* DATA SHOWN:
• • • •

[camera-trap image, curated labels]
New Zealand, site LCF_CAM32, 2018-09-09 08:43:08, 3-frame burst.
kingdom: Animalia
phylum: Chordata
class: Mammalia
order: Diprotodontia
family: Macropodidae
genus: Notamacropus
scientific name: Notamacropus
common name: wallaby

• • • •

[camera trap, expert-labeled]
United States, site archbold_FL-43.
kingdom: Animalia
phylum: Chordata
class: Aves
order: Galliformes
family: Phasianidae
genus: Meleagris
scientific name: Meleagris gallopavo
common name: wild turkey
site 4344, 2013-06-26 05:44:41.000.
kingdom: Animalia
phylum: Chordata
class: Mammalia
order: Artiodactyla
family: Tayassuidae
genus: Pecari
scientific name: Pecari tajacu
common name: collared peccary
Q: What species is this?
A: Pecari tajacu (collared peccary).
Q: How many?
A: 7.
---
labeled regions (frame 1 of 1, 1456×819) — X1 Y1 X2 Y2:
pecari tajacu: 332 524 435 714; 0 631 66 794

• • • •

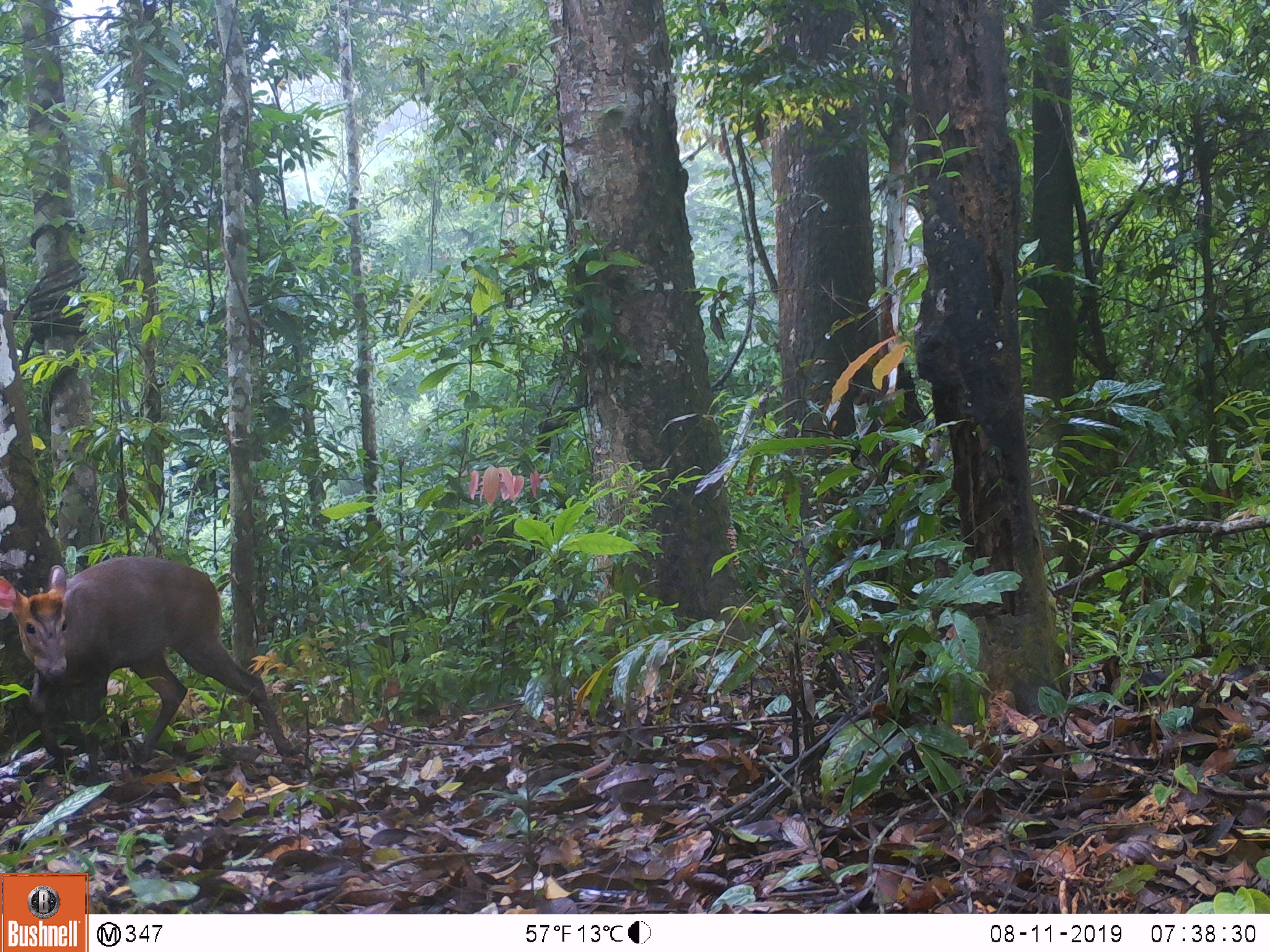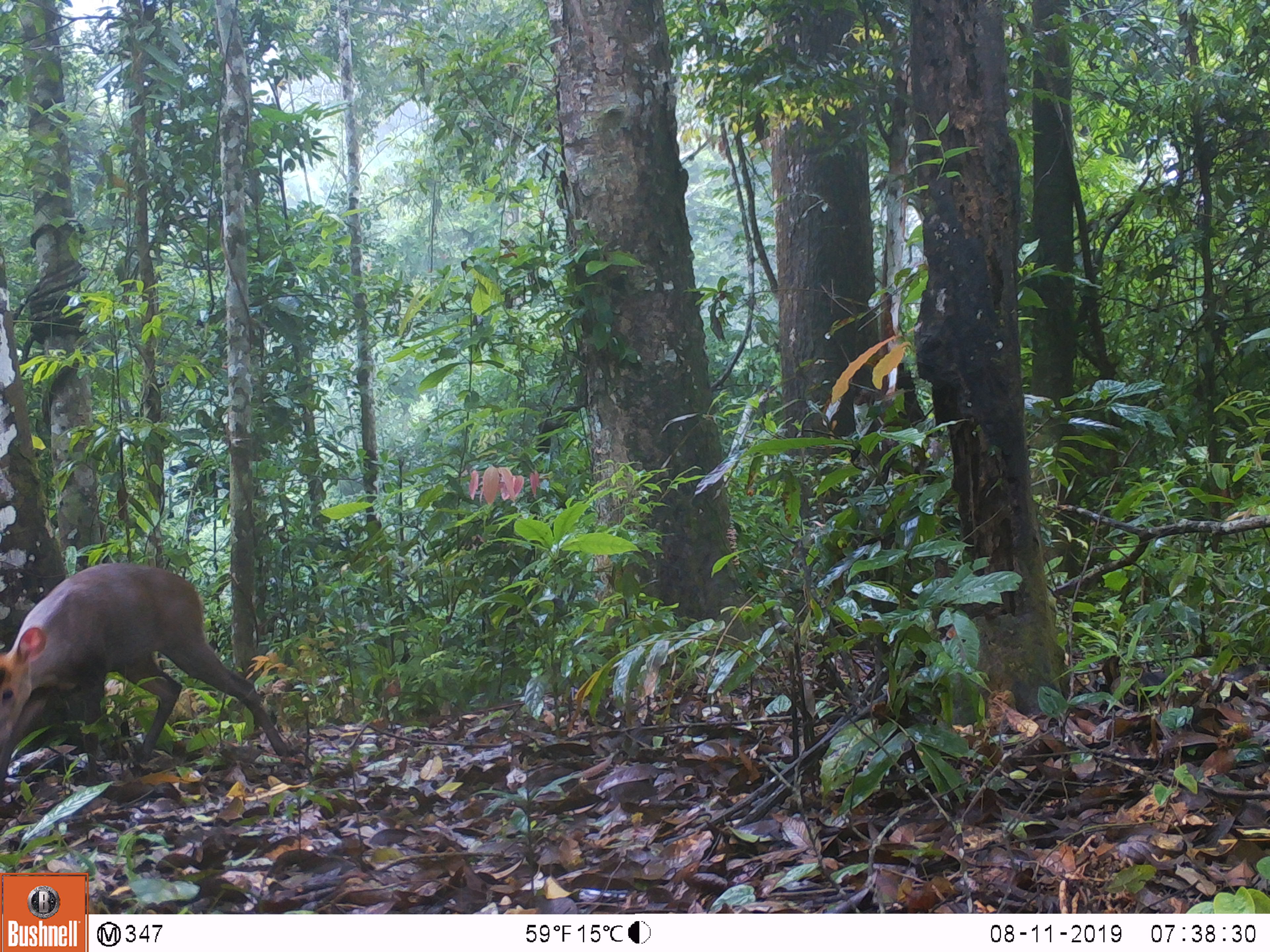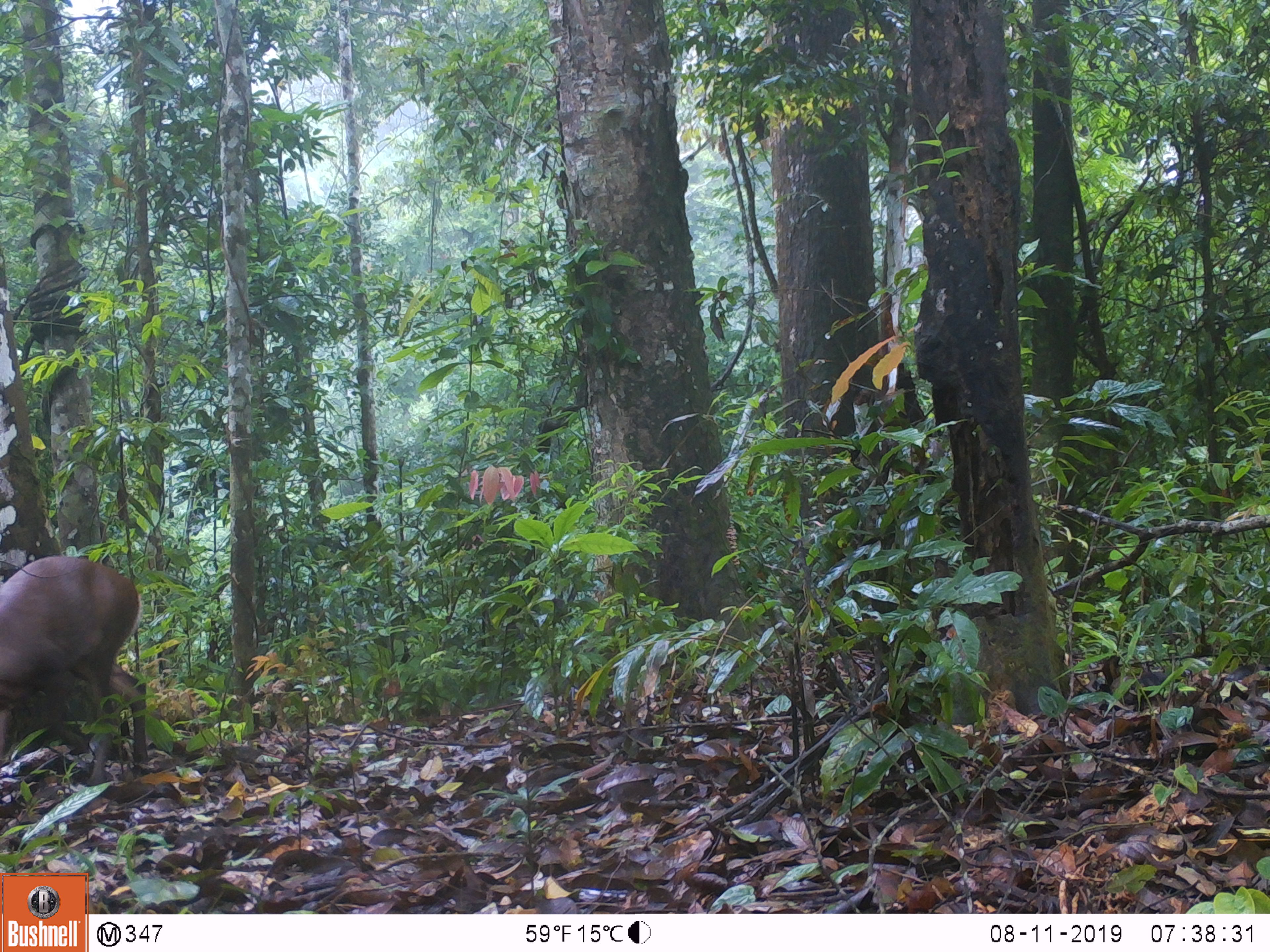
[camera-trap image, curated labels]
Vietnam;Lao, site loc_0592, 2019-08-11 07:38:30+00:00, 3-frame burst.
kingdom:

• • • •

* REQUIREMENT:
Would you print, exactly as written, every line above from the one holding "family: Phasianidae" through the one holding "scientific name: Pecari tajacu", with both included and no other lines?

* RESPONSE:
family: Phasianidae
genus: Meleagris
scientific name: Meleagris gallopavo
common name: wild turkey
site 4344, 2013-06-26 05:44:41.000.
kingdom: Animalia
phylum: Chordata
class: Mammalia
order: Artiodactyla
family: Tayassuidae
genus: Pecari
scientific name: Pecari tajacu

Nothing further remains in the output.